Quantitative factors are approximate, and many factors can affect feeding 
value. Values based on 100% dry matter. End usage may influence hay price or 
value more than testing results.

Hay Quality Designation's physical descriptions: 
Supreme: Very early maturity, pre bloom, soft fine stemmed, extra leafy. 
Factors indicative of very high nutritive content. Hay is excellent color and 
free of damage.
Premium: Early maturity, i.e., pre-bloom in legumes and pre head in grass 
hays, extra leafy and fine stemmed-factors indicative of a high nutritive 
content. Hay is green and free of damage. 
Good: Early to average maturity, i.e., early to mid-bloom in legumes and 
early head in grass hays, leafy, fine to medium stemmed, free of damage other 
than slight discoloration. 
Fair: Late maturity, i.e., mid to late-bloom in legumes, head-in grass 
hays, moderate or below leaf content, and generally coarse stemmed. Hay may 
show light damage. 
Utility: Hay in very late maturity, such as mature seed pods in legumes or 
mature head in grass hays, coarse stemmed. This category could include hay 
discounted due to excessive damage and heavy weed content or mold. 
Defects will be identified in market reports when using this category.
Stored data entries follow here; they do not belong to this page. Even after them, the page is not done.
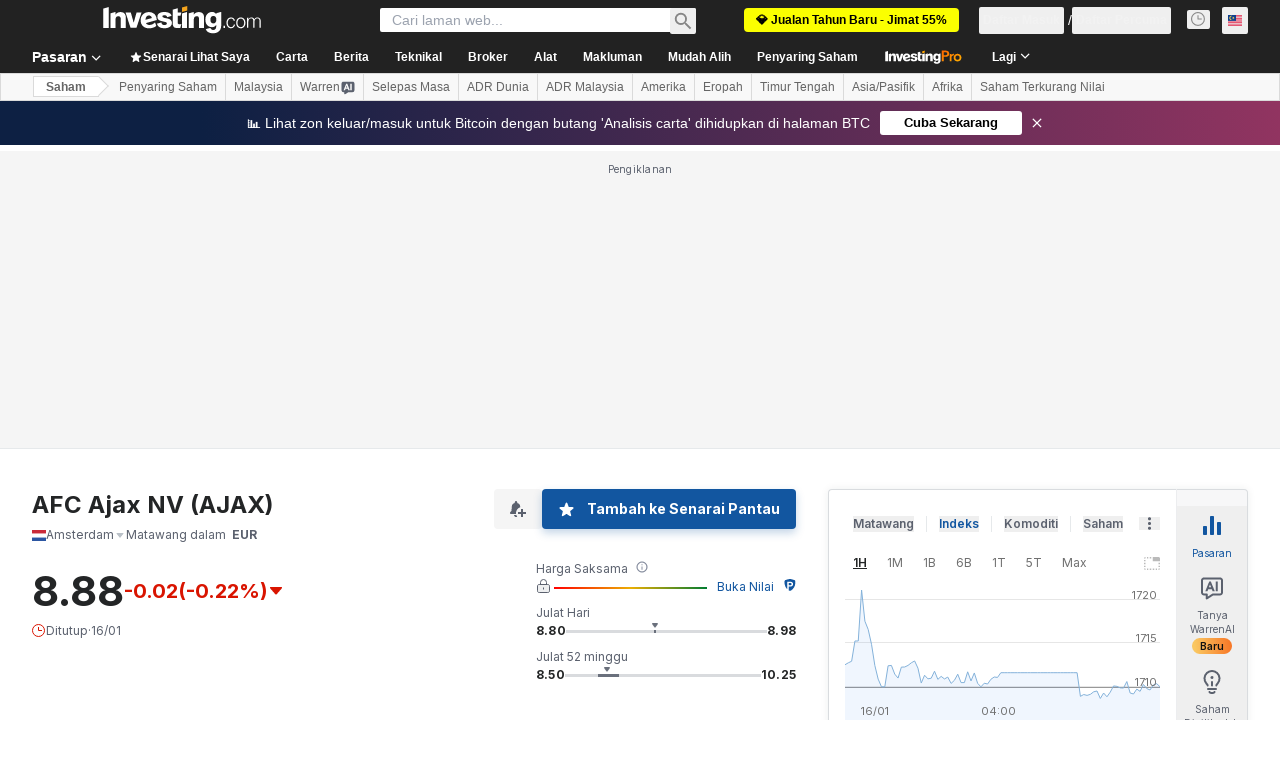

--- FILE ---
content_type: application/javascript
request_url: https://promos.investing.com/eu-a4flkt7l2b/z9gd/9a63d23b-49c1-4335-b698-e7f3ab10af6c/ms.investing.com/jsonp/z?cb=1768809001847&callback=__dgoo13renhm63
body_size: 736
content:
__dgoo13renhm63({"rand":779998,"success":true,"geo":{"country_code":"US","zipcode":"43215","time_zone":"America/New_York","ip":"18.218.55.55","longitude":-83.0061,"continent_name":"North America","latitude":39.9625,"region_name":"Ohio","metro_code":535,"continent_code":"NA","city":"Columbus","country_name":"United States","region_code":"OH"},"da":"bg*br*al|Apple%bt*bm*bs*cb*bu*dl$0^j~m|131.0.0.0%v~d~f~primarySoftwareType|Robot%s~r~dg*e~b~dq*z|Blink%cn*ds*ba*ch*cc*n|Chrome%t~bl*ac~aa~g~y|macOS%ce*ah~bq*bd~dd*cq$0^cl*df*bp*ad|Desktop%bh*c~dc*dn*bi*ae~ci*cx*p~bk*de*bc*i~h|10.15.7%cd*w~cu*ck*l~u~partialIdentification*af~bz*db*ab*q~a*cp$0^dh*k|Apple%cr*ag|-","ts":1768809001912.0});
Source: USDA-Texas Dept of Ag Market News, Amarillo, TX
806/372-6361 - email: [email protected]
www.ams.usda.gov/mnreports/am_gr310.txt


----------



## rank

Yeah I saw that. Thanks. Premium alfalfa is really the only option for selling in there if those prices are accurate. It costs the same to ship grass 1700 miles but you're getting paid way less. Anyone actually bought or sold any hay in Tejas? Are those prices close? We were getting $180 - $220 for premium grass & good alfalfa a year ago for delivering only 400 miles.


----------